'''
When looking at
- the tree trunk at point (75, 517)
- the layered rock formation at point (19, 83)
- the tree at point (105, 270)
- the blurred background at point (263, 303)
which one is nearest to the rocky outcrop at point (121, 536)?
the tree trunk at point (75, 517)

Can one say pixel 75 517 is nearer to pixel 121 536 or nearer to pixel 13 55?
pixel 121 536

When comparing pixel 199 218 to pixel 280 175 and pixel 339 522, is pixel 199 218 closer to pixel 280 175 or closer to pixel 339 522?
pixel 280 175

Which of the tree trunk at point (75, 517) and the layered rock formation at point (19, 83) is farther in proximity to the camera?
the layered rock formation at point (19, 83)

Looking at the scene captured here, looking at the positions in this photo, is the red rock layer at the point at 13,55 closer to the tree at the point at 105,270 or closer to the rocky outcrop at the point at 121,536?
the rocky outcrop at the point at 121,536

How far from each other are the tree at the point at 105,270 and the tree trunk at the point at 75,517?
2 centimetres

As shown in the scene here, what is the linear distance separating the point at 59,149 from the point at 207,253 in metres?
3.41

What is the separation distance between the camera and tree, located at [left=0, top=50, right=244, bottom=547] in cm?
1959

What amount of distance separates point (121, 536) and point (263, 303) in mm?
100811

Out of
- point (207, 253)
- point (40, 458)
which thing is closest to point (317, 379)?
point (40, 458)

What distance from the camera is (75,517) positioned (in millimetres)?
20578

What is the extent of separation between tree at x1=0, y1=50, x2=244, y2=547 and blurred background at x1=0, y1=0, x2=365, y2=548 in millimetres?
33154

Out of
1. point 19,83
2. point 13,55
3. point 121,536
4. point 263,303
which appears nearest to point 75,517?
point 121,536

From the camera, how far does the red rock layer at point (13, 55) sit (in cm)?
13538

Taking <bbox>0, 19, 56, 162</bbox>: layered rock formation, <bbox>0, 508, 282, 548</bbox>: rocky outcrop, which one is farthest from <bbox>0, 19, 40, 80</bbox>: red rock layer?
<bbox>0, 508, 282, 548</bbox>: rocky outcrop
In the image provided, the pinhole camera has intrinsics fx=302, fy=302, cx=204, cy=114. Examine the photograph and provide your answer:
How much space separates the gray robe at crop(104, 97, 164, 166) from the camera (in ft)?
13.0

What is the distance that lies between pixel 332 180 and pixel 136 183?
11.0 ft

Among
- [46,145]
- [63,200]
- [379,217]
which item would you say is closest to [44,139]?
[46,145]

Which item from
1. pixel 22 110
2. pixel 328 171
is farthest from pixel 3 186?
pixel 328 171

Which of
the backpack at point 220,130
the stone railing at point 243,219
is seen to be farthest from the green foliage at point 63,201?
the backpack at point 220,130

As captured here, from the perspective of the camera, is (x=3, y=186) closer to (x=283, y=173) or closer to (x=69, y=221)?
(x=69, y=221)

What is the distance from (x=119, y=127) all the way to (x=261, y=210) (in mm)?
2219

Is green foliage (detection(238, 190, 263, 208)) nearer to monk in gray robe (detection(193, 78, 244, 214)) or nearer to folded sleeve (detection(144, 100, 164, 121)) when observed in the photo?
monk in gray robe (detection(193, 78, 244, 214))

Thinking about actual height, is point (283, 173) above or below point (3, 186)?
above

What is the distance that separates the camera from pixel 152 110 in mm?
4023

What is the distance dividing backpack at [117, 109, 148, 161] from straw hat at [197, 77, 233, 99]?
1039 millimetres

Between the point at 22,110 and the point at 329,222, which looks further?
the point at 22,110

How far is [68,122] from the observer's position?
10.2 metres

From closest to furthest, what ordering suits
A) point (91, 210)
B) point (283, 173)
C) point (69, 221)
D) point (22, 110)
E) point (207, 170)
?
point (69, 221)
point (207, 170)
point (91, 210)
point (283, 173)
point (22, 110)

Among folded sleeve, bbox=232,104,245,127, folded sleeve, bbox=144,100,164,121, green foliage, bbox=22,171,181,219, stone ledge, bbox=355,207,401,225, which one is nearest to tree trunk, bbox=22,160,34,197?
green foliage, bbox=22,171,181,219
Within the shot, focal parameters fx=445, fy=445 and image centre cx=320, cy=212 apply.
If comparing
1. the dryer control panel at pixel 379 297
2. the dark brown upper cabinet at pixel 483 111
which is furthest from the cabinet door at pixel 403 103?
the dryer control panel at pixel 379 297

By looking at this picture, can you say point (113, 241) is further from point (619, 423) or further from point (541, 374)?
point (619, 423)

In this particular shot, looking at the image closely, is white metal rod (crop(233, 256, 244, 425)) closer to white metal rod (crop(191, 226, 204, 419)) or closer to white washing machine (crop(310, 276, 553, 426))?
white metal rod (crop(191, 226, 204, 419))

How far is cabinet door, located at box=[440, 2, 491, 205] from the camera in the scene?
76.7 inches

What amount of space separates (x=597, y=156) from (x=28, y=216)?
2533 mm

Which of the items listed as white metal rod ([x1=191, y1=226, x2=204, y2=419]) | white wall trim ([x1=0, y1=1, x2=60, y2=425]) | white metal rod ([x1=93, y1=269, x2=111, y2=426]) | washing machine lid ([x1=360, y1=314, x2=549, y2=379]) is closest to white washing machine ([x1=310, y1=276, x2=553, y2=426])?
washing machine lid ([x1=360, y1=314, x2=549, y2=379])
'''
=== BRIEF ===
Write out every entry again exactly, please, with nothing missing.

=== WORKED ANSWER ===
When looking at
- the tree trunk at point (75, 517)
- the layered rock formation at point (19, 83)
- the tree at point (105, 270)
- the blurred background at point (263, 303)
which one is nearest to the rocky outcrop at point (121, 536)?
the tree trunk at point (75, 517)

Can one say pixel 75 517 is nearer to pixel 121 536 or nearer to pixel 13 55?
pixel 121 536

When comparing pixel 199 218 to pixel 280 175 and pixel 339 522, is pixel 199 218 closer to pixel 280 175 or closer to pixel 339 522?
pixel 280 175

Which of the tree trunk at point (75, 517) and the layered rock formation at point (19, 83) is farther in proximity to the camera?
the layered rock formation at point (19, 83)

Looking at the scene captured here, looking at the positions in this photo, is the red rock layer at the point at 13,55 closer to the tree at the point at 105,270 or closer to the rocky outcrop at the point at 121,536?
the rocky outcrop at the point at 121,536

How far from each other are the tree at the point at 105,270 and the tree trunk at the point at 75,517?
2 centimetres

As shown in the scene here, what is the linear distance separating the point at 59,149 from the point at 207,253 in metres?
3.41

What is the separation distance between the camera and tree, located at [left=0, top=50, right=244, bottom=547] in cm?
1959

What amount of distance separates point (121, 536) and point (263, 303) in mm?
100811

Out of
- point (207, 253)
- point (40, 458)
which thing is closest to point (317, 379)?
point (40, 458)

What distance from the camera is (75,517) positioned (in millimetres)?
20578

What is the extent of separation between tree at x1=0, y1=50, x2=244, y2=547 and blurred background at x1=0, y1=0, x2=365, y2=548 in millimetres?
33154

Out of
1. point 19,83
2. point 13,55
3. point 121,536
4. point 263,303
which appears nearest to point 75,517?
point 121,536

From the camera, how far does the red rock layer at point (13, 55) sit (in cm)?
13538

Taking <bbox>0, 19, 56, 162</bbox>: layered rock formation, <bbox>0, 508, 282, 548</bbox>: rocky outcrop, which one is farthest from <bbox>0, 19, 40, 80</bbox>: red rock layer?
<bbox>0, 508, 282, 548</bbox>: rocky outcrop
In the image provided, the pinhole camera has intrinsics fx=302, fy=302, cx=204, cy=114. Examine the photograph and provide your answer:
How much space separates the gray robe at crop(104, 97, 164, 166) from the camera (in ft)?
13.0

What is the distance that lies between pixel 332 180 and pixel 136 183?
11.0 ft

Among
- [46,145]
- [63,200]
- [379,217]
which item would you say is closest to [44,139]?
[46,145]

Which item from
1. pixel 22 110
2. pixel 328 171
is farthest from pixel 3 186?
pixel 328 171

Which of
the backpack at point 220,130
the stone railing at point 243,219
is seen to be farthest from the green foliage at point 63,201?
the backpack at point 220,130

As captured here, from the perspective of the camera, is (x=3, y=186) closer to (x=283, y=173) or closer to (x=69, y=221)?
(x=69, y=221)

What is the distance from (x=119, y=127) all the way to (x=261, y=210) (in mm)?
2219

Is green foliage (detection(238, 190, 263, 208)) nearer to monk in gray robe (detection(193, 78, 244, 214)) or nearer to folded sleeve (detection(144, 100, 164, 121)) when observed in the photo?
monk in gray robe (detection(193, 78, 244, 214))

Thinking about actual height, is point (283, 173) above or below point (3, 186)?
above

What is the distance that separates the camera from pixel 152 110 in mm?
4023

What is the distance dividing backpack at [117, 109, 148, 161] from straw hat at [197, 77, 233, 99]?
1039 millimetres

Between the point at 22,110 and the point at 329,222, which looks further?
the point at 22,110

How far is [68,122] from the observer's position?
10.2 metres

From closest to furthest, what ordering suits
A) point (91, 210)
B) point (283, 173)
C) point (69, 221)
D) point (22, 110)
E) point (207, 170)
?
point (69, 221)
point (207, 170)
point (91, 210)
point (283, 173)
point (22, 110)

Among folded sleeve, bbox=232,104,245,127, folded sleeve, bbox=144,100,164,121, green foliage, bbox=22,171,181,219, stone ledge, bbox=355,207,401,225, which one is nearest to tree trunk, bbox=22,160,34,197?
green foliage, bbox=22,171,181,219
Within the shot, focal parameters fx=445, fy=445 and image centre cx=320, cy=212 apply.
If comparing
1. the dryer control panel at pixel 379 297
2. the dark brown upper cabinet at pixel 483 111
which is furthest from the cabinet door at pixel 403 103?
the dryer control panel at pixel 379 297

By looking at this picture, can you say point (113, 241) is further from point (619, 423) or further from point (541, 374)?
point (619, 423)

In this particular shot, looking at the image closely, is white metal rod (crop(233, 256, 244, 425)) closer to white metal rod (crop(191, 226, 204, 419)) or closer to white washing machine (crop(310, 276, 553, 426))?
white metal rod (crop(191, 226, 204, 419))

How far is cabinet door, located at box=[440, 2, 491, 205] from the camera in the scene?
76.7 inches

What amount of space separates (x=597, y=156) from (x=28, y=216)?
2533 mm

Which of the items listed as white metal rod ([x1=191, y1=226, x2=204, y2=419]) | white wall trim ([x1=0, y1=1, x2=60, y2=425]) | white metal rod ([x1=93, y1=269, x2=111, y2=426]) | washing machine lid ([x1=360, y1=314, x2=549, y2=379]) is closest to white washing machine ([x1=310, y1=276, x2=553, y2=426])?
washing machine lid ([x1=360, y1=314, x2=549, y2=379])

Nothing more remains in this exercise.